STP lahir atas kerjasama Pemkot Solo, Akademi Teknik Mesin Industri (ATMI) dan Indonesian German Institute (IGI), merupakan pengembangan dari Surakarta Competency and Technology Center (SCTC) yang berdiri tahun 2002. Lembaga diklat ini kemudian menjadi unit kerja dibawah Bappeda Kota Solo yang dibentuk berdasarkan Keputusan Walikota No 900/65/1/2009 tanggal 31 Desember 2009. 


Ada tiga tahap diklat yang harus dilalui peserta di tempat tersebut, yaitu tahap pengetahuan dasar mekanik (basic mechanic), tahap program lanjutan (applied program) dan magang kerja (work study). Masing-masing dari tahapan tersebut memerlukan waktu tiga bulan, sehingga total masa diklat selama sembilan bulan. Bagi peserta yang lulus di masing-masing tahap, dengan nilai minimal 5,51 maka akan diberikan sertifikat berstandar industri ATMI Solo. Demikian disampaikan Marketing STP, Sutrisno, saat saya temui dikantornya, Senin (30/8). 


Sutrisno menjelaskan, pada tahap dasar peserta akan mendapat training seputar manufacture mechanic yang meliputi kerja bangku (benchwork), peralatan gerinda (tool grinding), mesin bubut (turning basic skill), mesin frais/milling (milling basic skill) dan mesin las (welding basic skill). Setelah lulus pada tahap dasar mekanik, peserta bisa melanjutkan ke program lanjutan untuk implementasi. 

Program ini dibagi menjadi tiga, yaitu applied program mechanic bertempat di kampus ATMI Solo, applied program welded dan applied program mechanic garmen di gedung Solo Technopark. Selanjutnya peserta menjalani tahap magang kerja industri sebagai persiapan dan menunggu penempatan kerja atau peserta juga bisa mencari tempat kerja sendiri. Untuk masalah penempatan kerja, lanjut Sutrisno, STP telah menjalin kerjasama dengan perusahaan-perusahaan di Solo, Boyolali, Klaten dan daerah lain, bahkan ada beberapa alumni STP yang bekerja di perusahaan di Jakarta. 


gambar: Peserta didik mengelap Mobil SMK 

Bagaimana dengan persyaratan masuk dan biaya selama diklat? Front Office STP, Ambrosius Agus Triyanto menjelaskan, secara umum lembaga diklat tempatnya bekerja menerima peserta didik laki-laki atau perempuan yang berijazah SMK atau sederajat.

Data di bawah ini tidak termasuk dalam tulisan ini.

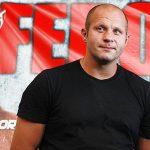 Емельяненко объяснил срыв переговоров с UFC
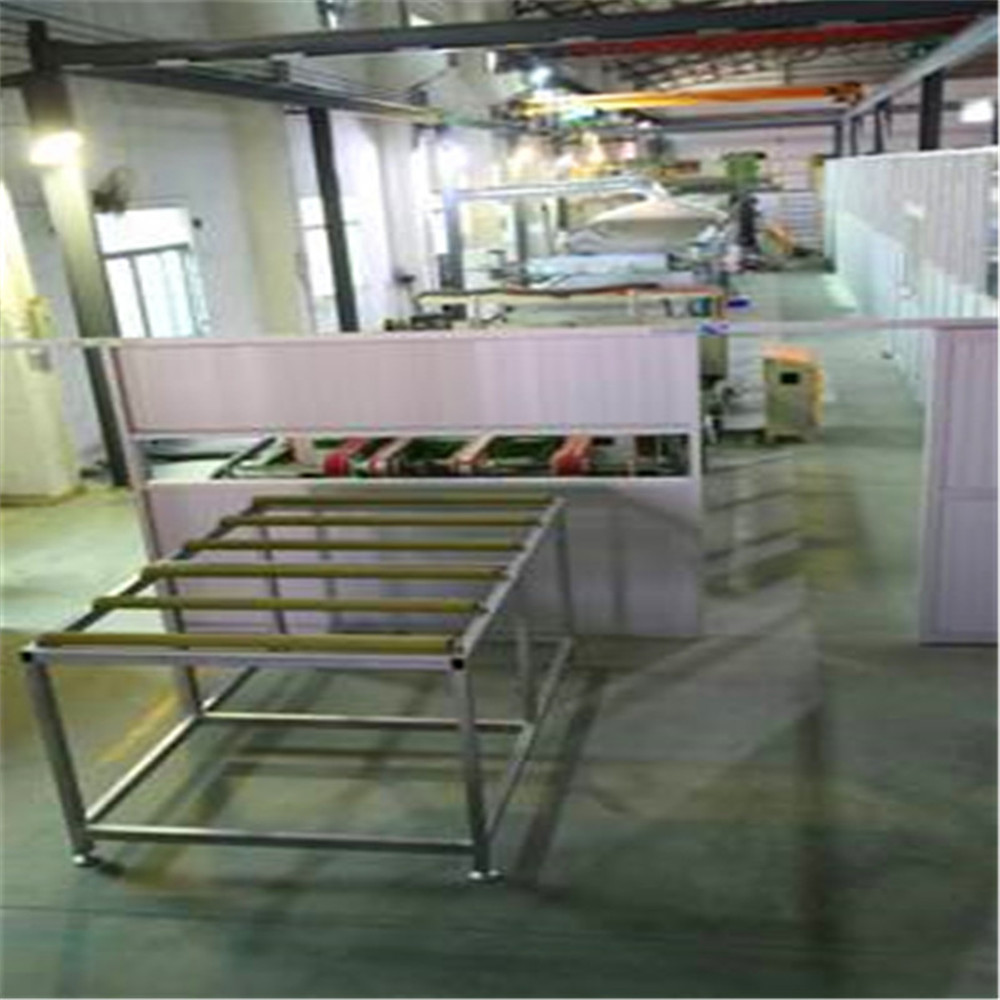 G2 automatic production line of honeycomb panels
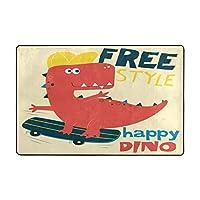 ラグ ラグマット 恐竜 スケートボード 赤い カーペット 洗える 滑り止め付き 防ダニ 抗菌防臭 夏 冷房対策 ふわふわ 床暖房対応 センターラグ フランネル かわいい 絨毯 長方形 北欧 おしゃれ 90x60cm 180x120cm BOLACO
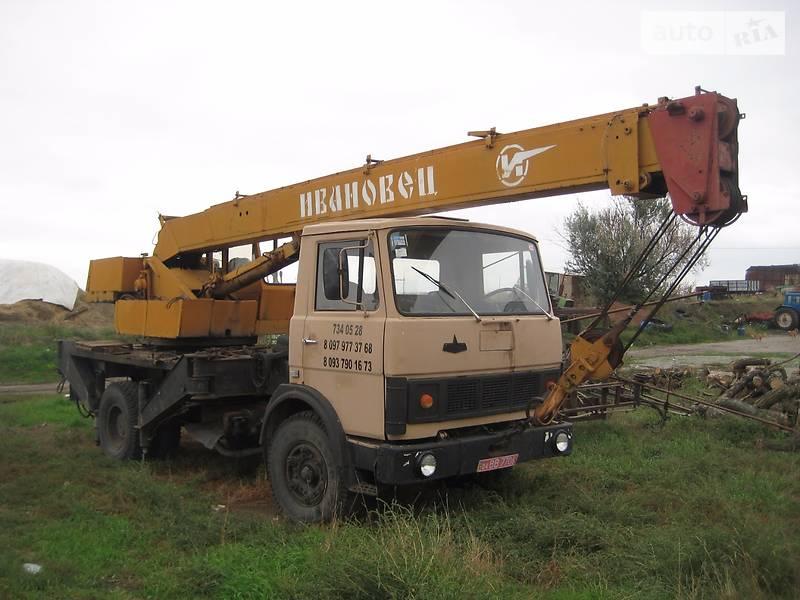 МАЗ 5337 1990 в Днепре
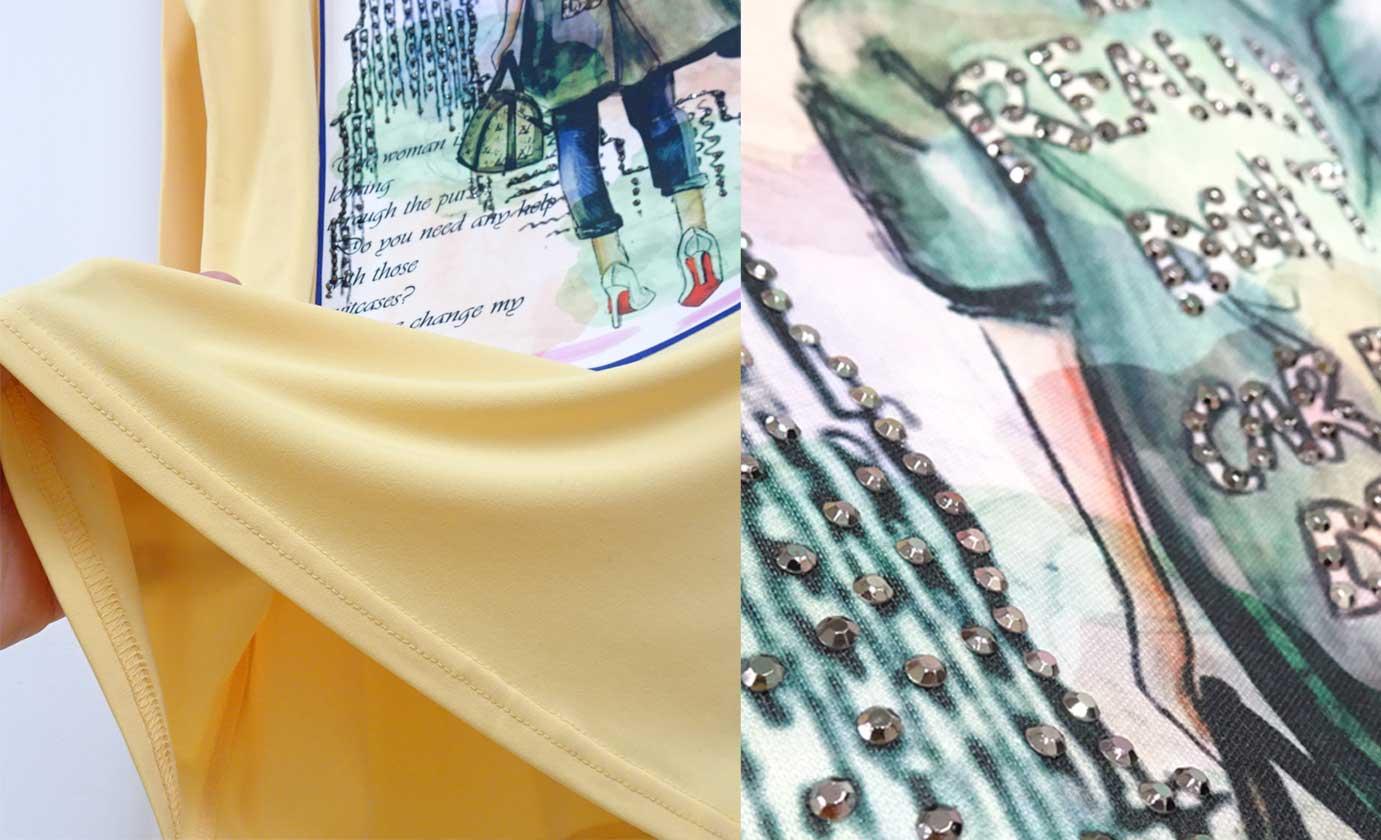 長袖のマスタードイエローのカットソープリントラインストーン
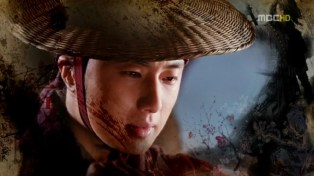 2009 Return Iljimae End Art 23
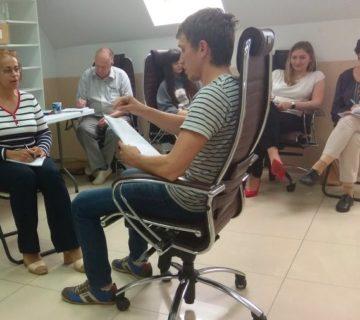 vozvrat-debitorskoy-zadoljennosti-trening-solway-2-day (17)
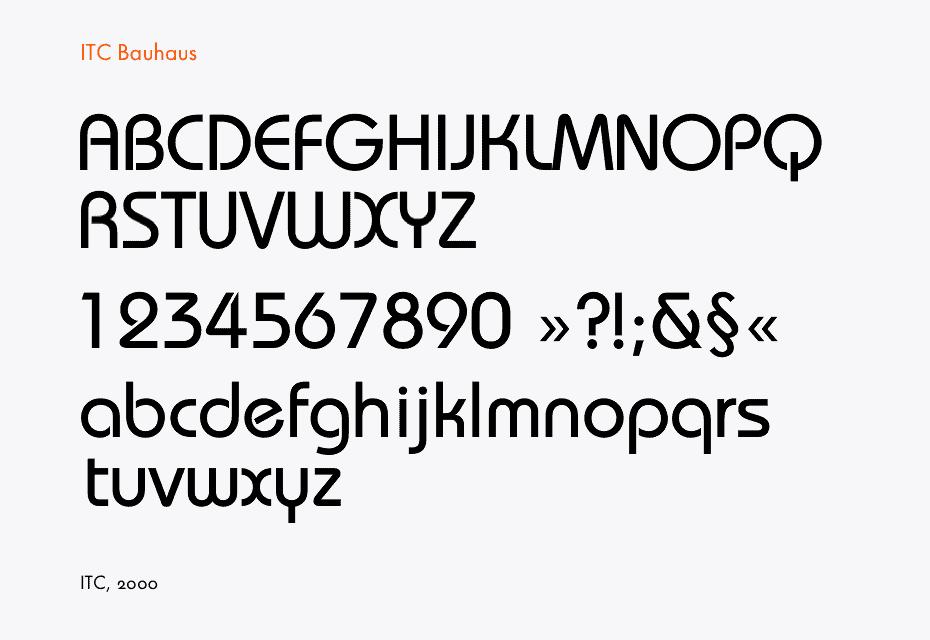 Download Bauhau font (typeface)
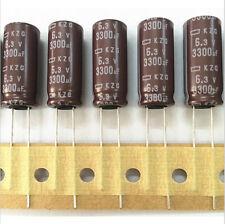 pacco 50 DISCO in Ceramica Condensatore 3N3 50V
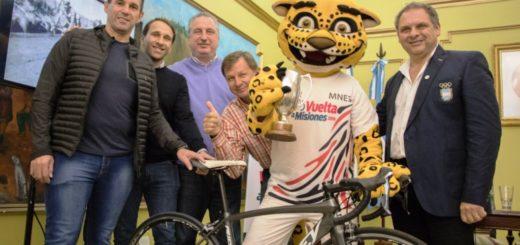 Vuelta a Misiones: Passalacqua lanzó una nueva edición de la histórica competencia ciclística de la década del 50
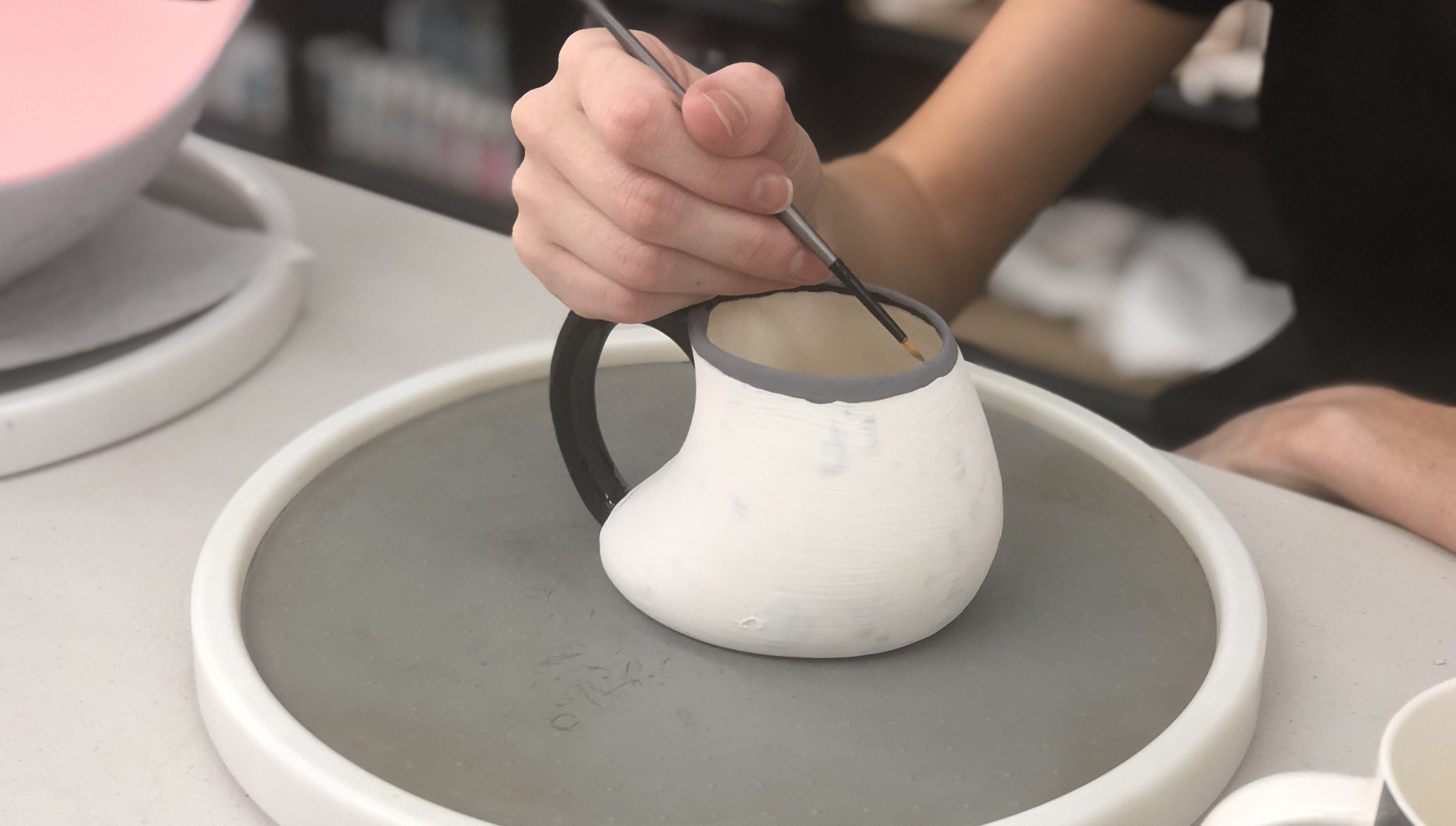 Paint a Piece - The Ceramic Studio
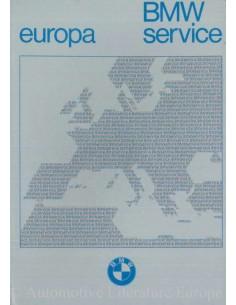 1979 BMW SERVICE STATIONS EUROPE HANDBOOK
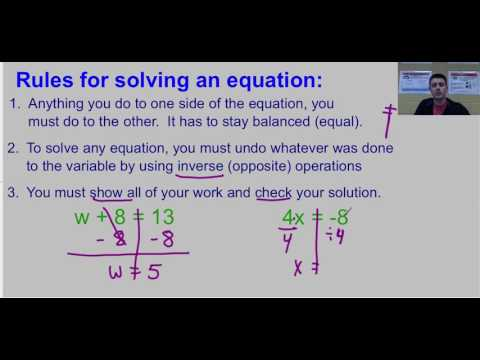 Solving One Step Equations Video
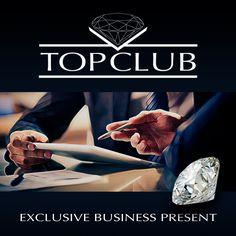 Top Club - Exclusive Business Present Scopri le collezioni su https:/gioielleriaricciardi.itcportale.it/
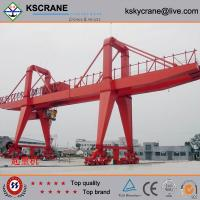 Cheap A-frame Structural Gantry Crane 40t for sale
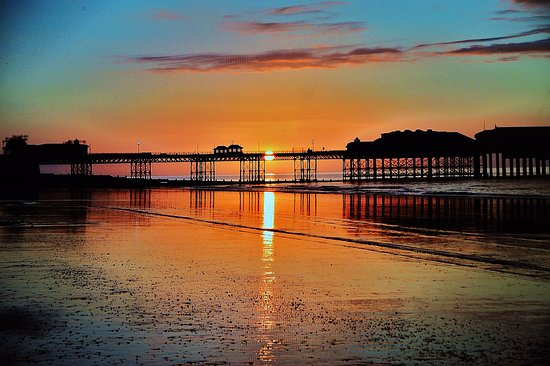 Cromer, UK: Stunning location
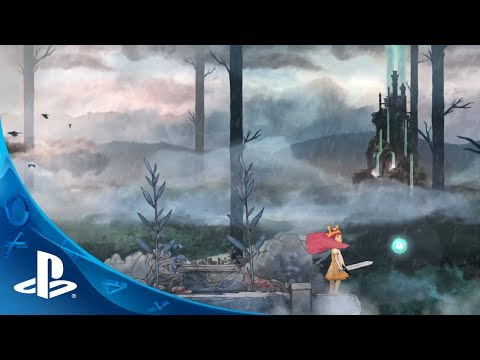 Child of Light - Co-op Trailer klip izle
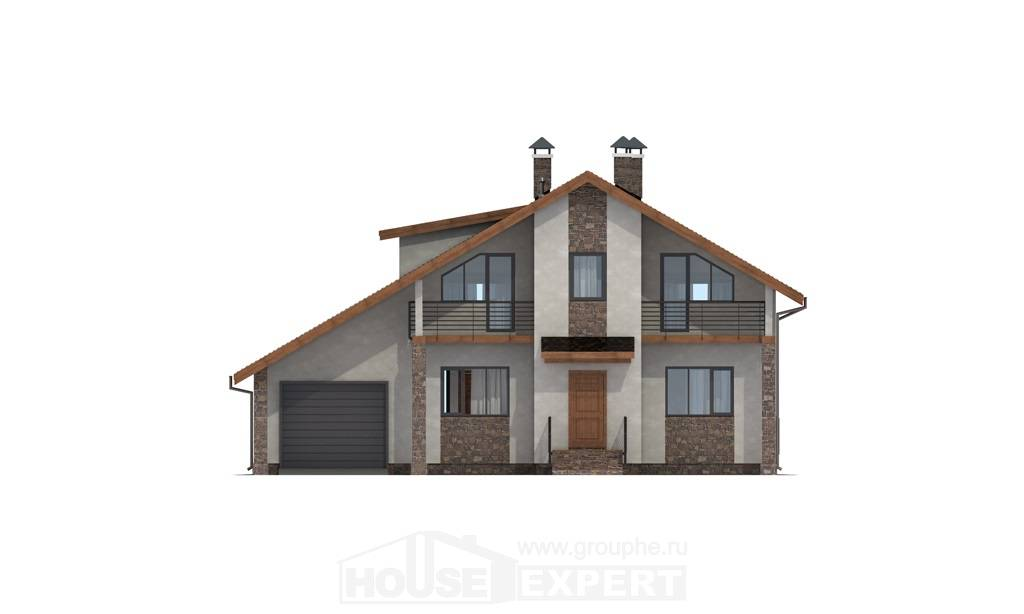 180-008-L Two Story House Plans with mansard with garage, modern Models Plans,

Berbadan sehat yang dibuktikan dengan surat keterangan dari dokter, dan yang terpenting lolos seleksi masuk yang terdiri dari test tertulis dan wawancara. Sedangkan untuk biaya selama sembilan bulan masa diklat sebesar Rp 6.750.000, dan biaya seragam dan perlengkapan bengkel sebesar Rp 175.000.

“Biaya tersebut bisa diangsur sampai tiga kali”, terangnya. Mengenai waktu pendaftaran, STP membuka empat gelombang, yakni setiap awal bulan Januari, April, Juli dan Oktober tiap tahunnya. “Calon peserta diklat bisa mendaftar langsung ke kantor (STP) tiap hari dan jam kerja,” pungkas Agus. []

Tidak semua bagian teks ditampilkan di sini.